## start

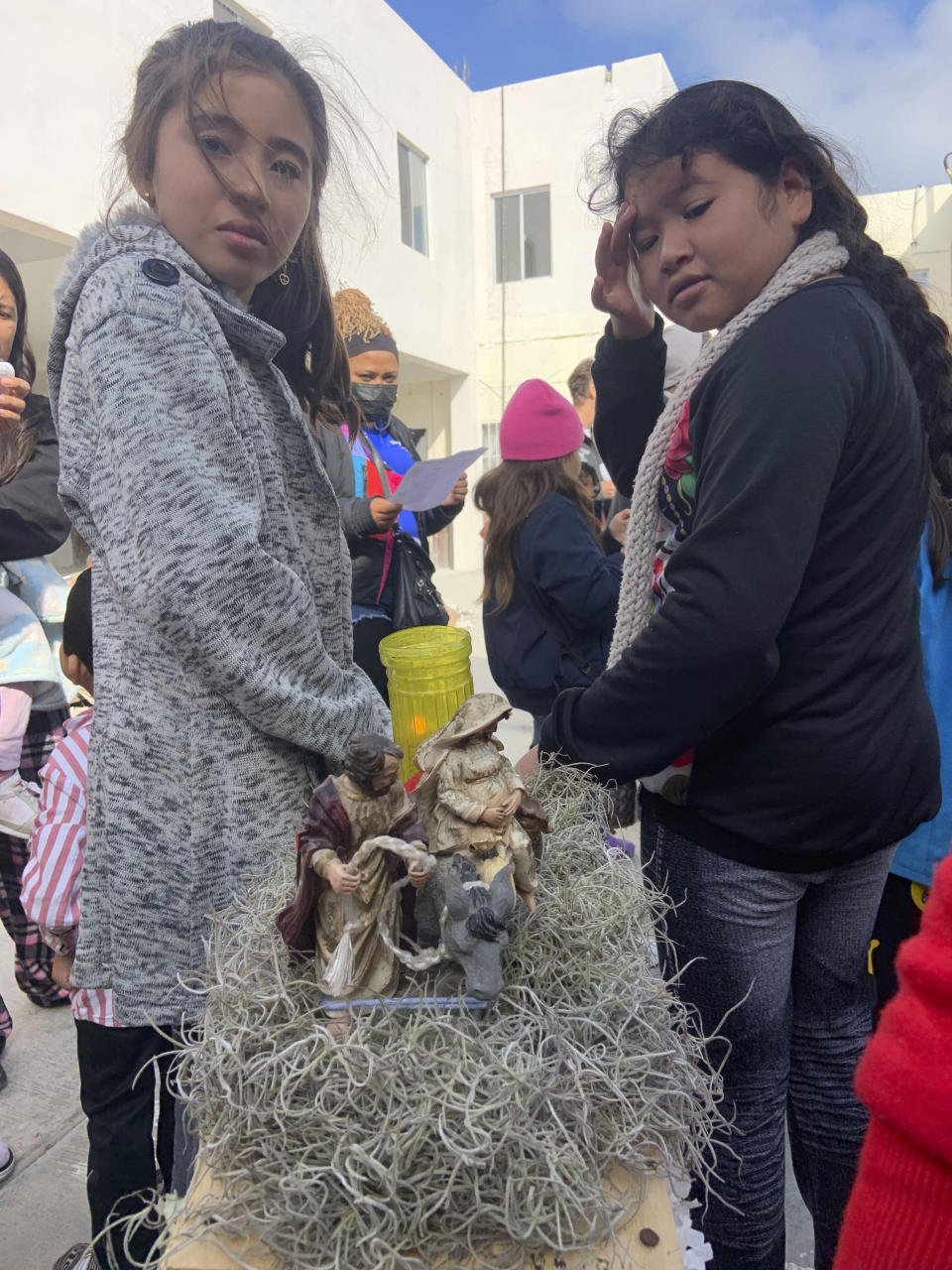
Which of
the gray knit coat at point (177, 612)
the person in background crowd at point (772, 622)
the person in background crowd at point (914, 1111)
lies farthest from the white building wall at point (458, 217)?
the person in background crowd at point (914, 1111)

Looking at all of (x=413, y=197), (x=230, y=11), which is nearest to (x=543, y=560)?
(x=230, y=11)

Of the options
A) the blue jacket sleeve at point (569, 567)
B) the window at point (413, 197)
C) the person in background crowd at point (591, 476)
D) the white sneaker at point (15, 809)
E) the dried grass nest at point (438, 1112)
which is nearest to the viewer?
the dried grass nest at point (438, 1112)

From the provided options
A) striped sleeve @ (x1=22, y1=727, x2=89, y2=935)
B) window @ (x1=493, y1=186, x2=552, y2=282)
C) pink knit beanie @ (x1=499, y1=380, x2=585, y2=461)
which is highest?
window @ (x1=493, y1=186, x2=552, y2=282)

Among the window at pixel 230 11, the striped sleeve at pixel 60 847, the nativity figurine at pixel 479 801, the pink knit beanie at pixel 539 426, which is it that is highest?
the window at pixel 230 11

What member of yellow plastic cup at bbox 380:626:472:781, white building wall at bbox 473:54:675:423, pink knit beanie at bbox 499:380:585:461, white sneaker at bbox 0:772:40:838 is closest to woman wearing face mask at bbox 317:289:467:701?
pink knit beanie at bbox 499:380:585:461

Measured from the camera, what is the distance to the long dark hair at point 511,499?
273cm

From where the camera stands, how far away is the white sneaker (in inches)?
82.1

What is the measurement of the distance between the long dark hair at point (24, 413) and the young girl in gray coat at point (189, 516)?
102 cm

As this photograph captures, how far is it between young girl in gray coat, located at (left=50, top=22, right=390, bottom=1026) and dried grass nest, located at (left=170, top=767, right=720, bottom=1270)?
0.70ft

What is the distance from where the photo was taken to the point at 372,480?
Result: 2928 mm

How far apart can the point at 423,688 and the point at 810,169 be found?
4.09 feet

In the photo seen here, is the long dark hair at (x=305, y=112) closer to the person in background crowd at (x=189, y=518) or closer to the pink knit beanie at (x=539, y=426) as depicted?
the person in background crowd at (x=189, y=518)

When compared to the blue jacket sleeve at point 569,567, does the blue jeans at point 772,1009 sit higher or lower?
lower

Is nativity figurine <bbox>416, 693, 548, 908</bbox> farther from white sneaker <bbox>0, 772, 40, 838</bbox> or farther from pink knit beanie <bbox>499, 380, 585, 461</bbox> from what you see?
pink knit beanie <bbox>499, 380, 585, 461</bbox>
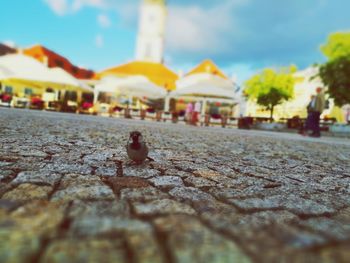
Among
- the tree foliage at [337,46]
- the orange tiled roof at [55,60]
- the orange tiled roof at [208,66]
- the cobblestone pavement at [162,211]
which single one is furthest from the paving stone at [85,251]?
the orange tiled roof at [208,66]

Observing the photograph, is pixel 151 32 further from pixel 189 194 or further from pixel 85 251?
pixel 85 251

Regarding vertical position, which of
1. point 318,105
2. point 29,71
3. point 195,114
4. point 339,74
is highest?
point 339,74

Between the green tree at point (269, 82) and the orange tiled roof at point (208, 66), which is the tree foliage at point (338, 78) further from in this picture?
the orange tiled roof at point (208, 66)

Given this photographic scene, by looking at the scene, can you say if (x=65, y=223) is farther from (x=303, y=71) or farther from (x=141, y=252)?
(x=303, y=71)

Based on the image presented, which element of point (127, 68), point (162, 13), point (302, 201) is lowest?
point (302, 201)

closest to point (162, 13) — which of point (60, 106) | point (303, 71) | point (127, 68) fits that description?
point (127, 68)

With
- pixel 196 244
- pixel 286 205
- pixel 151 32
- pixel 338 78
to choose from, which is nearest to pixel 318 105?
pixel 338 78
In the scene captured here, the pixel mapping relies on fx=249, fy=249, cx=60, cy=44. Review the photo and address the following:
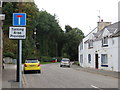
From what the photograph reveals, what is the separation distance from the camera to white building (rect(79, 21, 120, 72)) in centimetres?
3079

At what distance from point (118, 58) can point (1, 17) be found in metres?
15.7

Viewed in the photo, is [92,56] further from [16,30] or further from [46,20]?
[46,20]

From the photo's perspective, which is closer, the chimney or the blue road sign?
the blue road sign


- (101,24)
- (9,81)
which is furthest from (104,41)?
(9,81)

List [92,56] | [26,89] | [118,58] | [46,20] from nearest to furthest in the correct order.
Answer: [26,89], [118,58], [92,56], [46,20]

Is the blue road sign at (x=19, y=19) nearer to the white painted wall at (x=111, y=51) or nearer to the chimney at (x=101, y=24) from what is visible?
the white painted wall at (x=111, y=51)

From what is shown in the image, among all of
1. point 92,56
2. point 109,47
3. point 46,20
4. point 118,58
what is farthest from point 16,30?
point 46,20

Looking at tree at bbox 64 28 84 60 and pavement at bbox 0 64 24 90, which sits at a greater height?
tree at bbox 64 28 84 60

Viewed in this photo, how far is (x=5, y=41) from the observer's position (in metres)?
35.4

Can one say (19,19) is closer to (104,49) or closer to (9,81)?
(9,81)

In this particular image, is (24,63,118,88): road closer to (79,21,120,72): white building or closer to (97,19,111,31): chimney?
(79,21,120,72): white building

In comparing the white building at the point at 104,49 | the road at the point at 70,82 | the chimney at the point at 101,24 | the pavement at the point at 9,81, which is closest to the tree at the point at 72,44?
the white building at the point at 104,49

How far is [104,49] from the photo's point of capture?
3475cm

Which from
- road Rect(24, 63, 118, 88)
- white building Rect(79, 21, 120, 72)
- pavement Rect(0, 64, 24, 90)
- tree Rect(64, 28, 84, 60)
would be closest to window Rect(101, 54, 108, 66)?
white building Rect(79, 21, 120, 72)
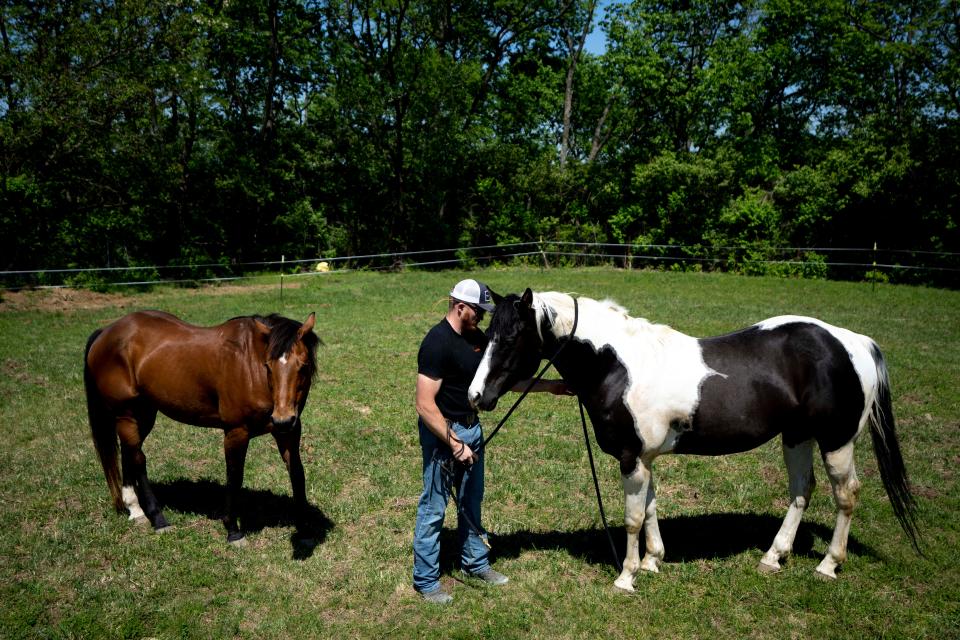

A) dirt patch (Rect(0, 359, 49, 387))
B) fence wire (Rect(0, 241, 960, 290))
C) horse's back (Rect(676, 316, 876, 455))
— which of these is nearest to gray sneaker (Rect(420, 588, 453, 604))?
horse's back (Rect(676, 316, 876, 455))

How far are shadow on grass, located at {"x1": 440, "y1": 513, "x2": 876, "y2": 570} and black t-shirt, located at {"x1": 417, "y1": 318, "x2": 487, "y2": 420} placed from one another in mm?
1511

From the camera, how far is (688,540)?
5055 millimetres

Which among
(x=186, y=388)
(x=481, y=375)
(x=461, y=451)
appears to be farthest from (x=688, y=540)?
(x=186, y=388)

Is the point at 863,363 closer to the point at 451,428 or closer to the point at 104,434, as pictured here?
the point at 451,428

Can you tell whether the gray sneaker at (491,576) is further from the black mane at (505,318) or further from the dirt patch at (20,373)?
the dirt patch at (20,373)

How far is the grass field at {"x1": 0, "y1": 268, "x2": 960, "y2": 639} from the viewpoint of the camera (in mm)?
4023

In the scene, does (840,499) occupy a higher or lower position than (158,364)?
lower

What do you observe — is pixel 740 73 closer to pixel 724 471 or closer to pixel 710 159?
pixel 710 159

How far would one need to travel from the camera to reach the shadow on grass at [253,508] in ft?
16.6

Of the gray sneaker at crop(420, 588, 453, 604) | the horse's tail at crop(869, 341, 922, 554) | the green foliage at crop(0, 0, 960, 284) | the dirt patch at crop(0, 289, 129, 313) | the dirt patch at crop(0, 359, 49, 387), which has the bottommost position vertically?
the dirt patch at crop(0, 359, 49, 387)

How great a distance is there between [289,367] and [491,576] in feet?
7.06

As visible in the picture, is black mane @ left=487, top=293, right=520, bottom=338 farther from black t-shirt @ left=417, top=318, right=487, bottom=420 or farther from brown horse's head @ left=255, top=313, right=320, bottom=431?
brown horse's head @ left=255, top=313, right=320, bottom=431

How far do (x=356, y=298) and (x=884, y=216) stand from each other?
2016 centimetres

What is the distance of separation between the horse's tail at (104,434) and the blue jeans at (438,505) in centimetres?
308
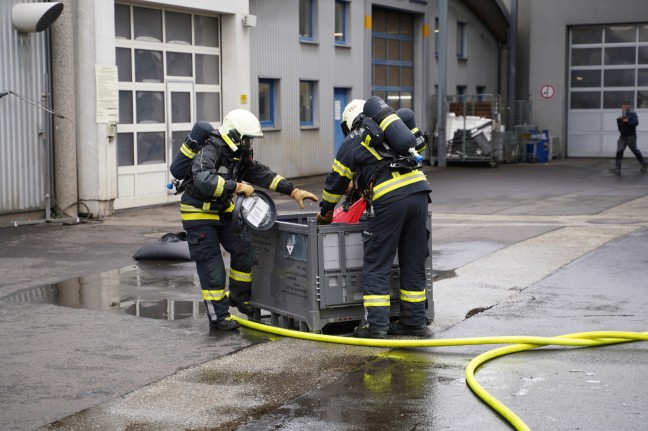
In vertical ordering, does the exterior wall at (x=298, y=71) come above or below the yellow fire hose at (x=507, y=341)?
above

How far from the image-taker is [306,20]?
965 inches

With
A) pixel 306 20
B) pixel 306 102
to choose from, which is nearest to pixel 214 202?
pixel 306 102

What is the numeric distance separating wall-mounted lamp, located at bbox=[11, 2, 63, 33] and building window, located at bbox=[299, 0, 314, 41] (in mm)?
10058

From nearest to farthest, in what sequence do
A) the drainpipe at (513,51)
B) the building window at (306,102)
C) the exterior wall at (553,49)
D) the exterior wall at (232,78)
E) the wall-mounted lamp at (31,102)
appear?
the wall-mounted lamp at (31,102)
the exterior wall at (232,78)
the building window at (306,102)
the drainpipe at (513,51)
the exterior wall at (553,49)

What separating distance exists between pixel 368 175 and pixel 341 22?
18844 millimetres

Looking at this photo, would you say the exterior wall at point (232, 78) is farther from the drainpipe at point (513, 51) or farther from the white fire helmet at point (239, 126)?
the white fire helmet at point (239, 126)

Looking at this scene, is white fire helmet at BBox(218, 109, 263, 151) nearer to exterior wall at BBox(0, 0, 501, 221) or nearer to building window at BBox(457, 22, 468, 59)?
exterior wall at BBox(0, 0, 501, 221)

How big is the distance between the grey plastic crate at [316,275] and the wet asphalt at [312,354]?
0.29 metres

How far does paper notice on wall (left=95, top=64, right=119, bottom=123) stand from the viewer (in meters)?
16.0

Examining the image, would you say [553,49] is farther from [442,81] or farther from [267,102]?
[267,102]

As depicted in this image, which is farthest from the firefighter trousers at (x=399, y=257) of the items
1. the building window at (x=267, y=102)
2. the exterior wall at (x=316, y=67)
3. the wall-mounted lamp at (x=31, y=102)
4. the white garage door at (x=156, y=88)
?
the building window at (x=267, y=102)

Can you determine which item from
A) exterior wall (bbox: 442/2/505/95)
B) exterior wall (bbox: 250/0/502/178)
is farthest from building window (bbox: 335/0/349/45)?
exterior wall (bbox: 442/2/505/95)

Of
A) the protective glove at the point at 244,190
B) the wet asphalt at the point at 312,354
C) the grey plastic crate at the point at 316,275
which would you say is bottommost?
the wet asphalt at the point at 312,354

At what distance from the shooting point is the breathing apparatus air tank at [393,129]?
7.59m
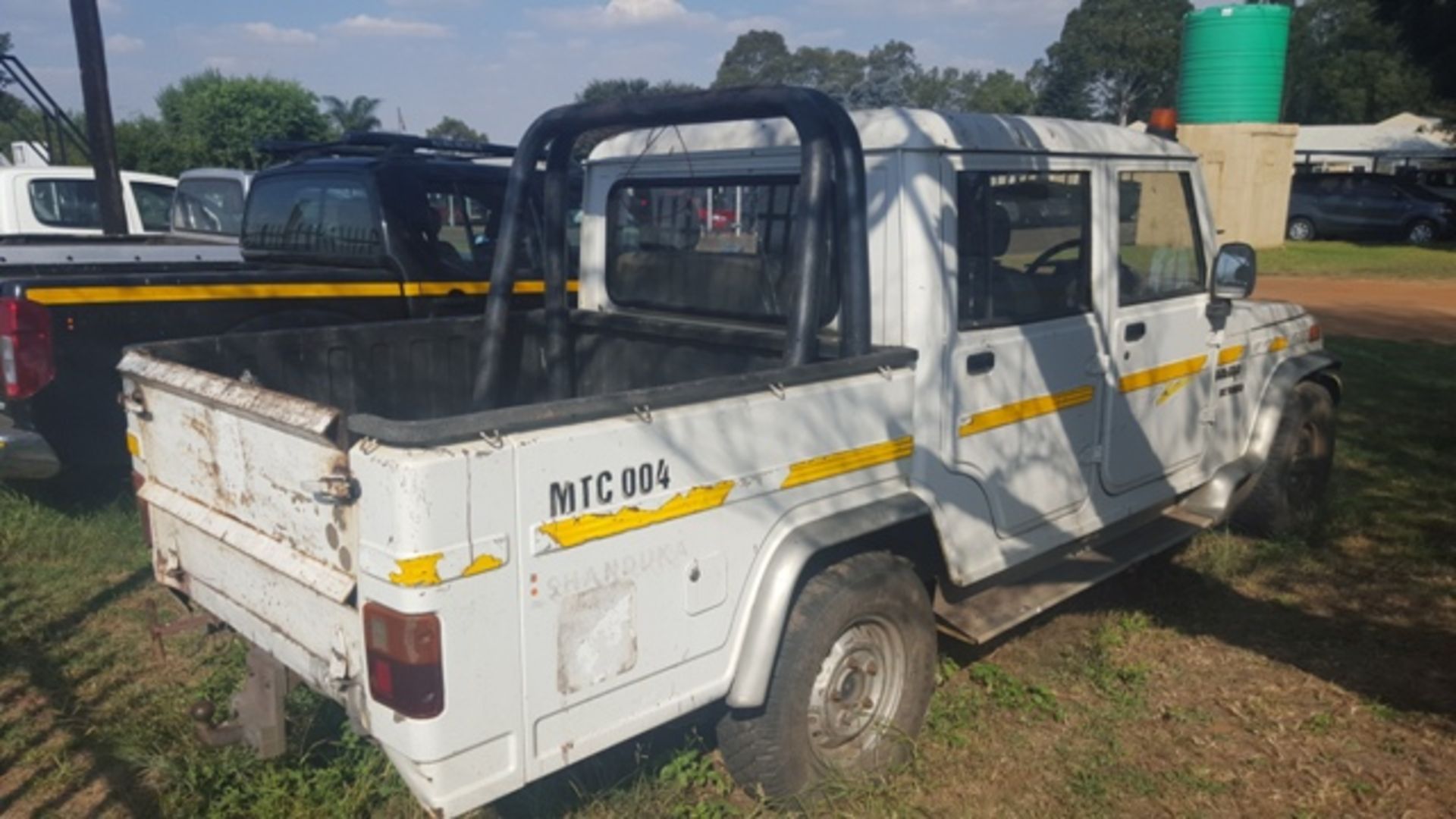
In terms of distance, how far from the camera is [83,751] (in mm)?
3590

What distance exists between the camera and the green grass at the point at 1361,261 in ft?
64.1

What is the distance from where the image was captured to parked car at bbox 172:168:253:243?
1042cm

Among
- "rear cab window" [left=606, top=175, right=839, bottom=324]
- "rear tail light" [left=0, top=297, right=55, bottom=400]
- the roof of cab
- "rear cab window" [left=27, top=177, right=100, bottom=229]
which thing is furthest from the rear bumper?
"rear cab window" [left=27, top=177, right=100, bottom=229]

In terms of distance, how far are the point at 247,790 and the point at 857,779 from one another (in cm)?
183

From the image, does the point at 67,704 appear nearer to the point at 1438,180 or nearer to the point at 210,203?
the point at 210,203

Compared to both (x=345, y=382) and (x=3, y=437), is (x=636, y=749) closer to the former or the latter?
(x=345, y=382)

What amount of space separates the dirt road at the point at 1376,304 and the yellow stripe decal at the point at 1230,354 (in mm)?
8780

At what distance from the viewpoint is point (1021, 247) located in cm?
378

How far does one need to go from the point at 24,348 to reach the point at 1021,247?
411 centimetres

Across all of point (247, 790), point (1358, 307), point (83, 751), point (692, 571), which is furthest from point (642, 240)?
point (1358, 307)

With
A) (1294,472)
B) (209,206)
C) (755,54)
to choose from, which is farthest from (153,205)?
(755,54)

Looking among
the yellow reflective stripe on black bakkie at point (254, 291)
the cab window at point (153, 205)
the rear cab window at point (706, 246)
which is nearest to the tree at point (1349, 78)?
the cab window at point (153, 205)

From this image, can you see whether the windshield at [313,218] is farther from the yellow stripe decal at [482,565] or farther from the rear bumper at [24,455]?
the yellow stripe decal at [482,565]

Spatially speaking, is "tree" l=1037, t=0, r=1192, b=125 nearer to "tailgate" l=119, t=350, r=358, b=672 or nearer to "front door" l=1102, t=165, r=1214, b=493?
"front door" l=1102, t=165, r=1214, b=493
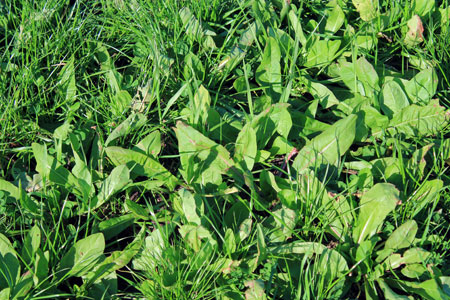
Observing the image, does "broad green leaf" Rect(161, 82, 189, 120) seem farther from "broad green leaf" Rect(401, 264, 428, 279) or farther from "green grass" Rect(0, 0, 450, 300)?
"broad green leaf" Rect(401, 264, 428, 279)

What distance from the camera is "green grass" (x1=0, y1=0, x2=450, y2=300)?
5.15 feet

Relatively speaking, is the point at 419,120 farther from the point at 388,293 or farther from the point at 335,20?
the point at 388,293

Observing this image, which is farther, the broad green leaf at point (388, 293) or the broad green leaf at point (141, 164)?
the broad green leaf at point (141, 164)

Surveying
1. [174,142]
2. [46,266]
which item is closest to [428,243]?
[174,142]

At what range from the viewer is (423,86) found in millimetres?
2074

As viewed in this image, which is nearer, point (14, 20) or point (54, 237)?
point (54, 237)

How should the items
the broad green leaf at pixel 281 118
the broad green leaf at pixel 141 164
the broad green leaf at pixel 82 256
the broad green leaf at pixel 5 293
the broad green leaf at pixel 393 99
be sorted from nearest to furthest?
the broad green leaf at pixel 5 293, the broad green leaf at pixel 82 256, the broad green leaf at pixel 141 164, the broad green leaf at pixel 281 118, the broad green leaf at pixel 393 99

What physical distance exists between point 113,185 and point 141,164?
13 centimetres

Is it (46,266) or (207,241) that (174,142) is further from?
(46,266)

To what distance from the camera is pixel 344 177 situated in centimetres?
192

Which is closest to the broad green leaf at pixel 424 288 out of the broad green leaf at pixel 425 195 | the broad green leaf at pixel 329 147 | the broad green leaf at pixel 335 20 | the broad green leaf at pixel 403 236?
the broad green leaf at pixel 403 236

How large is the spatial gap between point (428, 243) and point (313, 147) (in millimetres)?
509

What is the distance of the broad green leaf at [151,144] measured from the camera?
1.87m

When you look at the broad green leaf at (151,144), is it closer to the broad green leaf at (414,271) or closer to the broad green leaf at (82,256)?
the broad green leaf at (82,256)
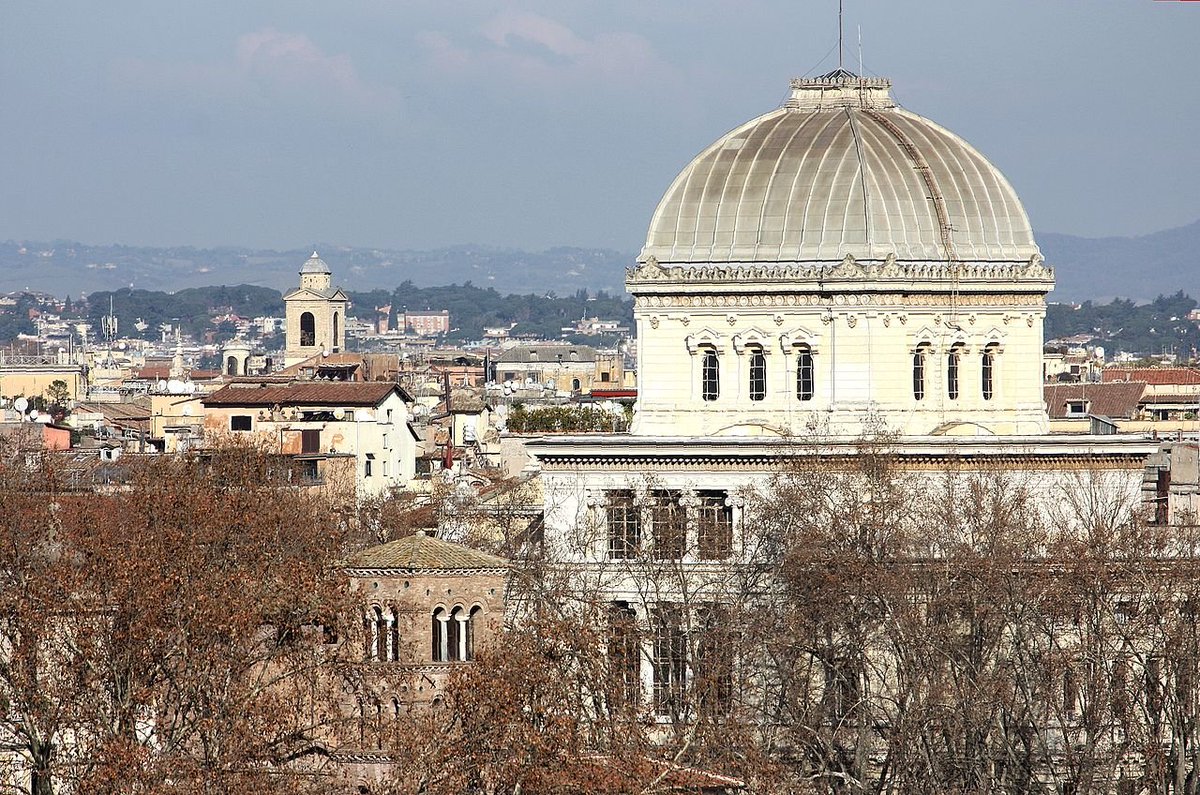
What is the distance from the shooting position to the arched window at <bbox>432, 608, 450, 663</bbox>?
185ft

## end

▶ [Exercise]:
How many lines in the data above contain the string "crop"? Reply with the number alone.

▶ [Worked solution]:
2